Third, female-dominated sectors are not as rewarding as male-dominated sectors in terms of predicted and residual wages. While women in female-dominated sectors are always worse off than all other workers, men in female-dominated sectors are disadvantaged in low-paid jobs only. In addition, actual and counterfactual results for residual wages have documented the negative selection of women in female-dominated sectors with respect to all other workers, especially at the top of the wage distribution. The use of predicted and residual wages allows us to control the issue of selection based on unobservables that arises from the use of the PSM and Mincer regression, where the former matches workers with similar observed characteristics and the latter holds constant observed individual factors associated with wages.

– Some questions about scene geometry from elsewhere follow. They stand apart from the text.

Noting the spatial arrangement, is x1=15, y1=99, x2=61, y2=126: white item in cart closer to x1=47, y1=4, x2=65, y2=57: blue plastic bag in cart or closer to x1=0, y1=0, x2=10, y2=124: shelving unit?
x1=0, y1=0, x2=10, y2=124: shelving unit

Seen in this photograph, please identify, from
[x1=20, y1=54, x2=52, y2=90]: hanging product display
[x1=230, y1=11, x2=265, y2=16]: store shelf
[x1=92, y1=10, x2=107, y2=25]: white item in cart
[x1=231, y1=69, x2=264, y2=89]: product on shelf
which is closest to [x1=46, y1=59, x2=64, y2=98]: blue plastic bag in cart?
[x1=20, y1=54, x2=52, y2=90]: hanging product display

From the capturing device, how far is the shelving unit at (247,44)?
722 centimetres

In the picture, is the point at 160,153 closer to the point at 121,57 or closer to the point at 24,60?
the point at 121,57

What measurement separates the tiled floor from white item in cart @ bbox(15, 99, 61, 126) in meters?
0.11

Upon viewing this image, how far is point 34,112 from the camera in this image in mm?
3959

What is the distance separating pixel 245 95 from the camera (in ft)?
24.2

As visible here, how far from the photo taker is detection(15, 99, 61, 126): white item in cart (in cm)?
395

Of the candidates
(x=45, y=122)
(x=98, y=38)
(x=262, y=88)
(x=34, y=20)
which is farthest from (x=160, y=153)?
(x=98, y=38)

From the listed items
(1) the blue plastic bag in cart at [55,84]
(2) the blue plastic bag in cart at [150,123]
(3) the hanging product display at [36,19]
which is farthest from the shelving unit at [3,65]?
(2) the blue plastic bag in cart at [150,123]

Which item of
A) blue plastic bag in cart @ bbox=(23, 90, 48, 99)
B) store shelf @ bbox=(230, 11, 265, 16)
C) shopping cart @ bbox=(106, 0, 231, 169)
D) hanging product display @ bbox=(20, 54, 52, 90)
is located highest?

This analysis has policy implications. Gender segregation in the labour market may be responsible for causing more challenges for women than their male counterparts regarding labour participation, access to jobs and career opportunities. This gap could potentially widen post-pandemic. Our findings can provide policy-makers with empirical evidence supporting appropriate reforms favouring vulnerable categories of workers (i.e. women, mothers and immigrants) and policies designed to sustain long-run economic growth, especially as the UK is facing new challenges (i.e. pandemic and Brexit). Future avenues of research could focus on gender segregation into sectors that have seen a rise in the use of atypical work arrangements, e.g. zero-hour contracts and casual work.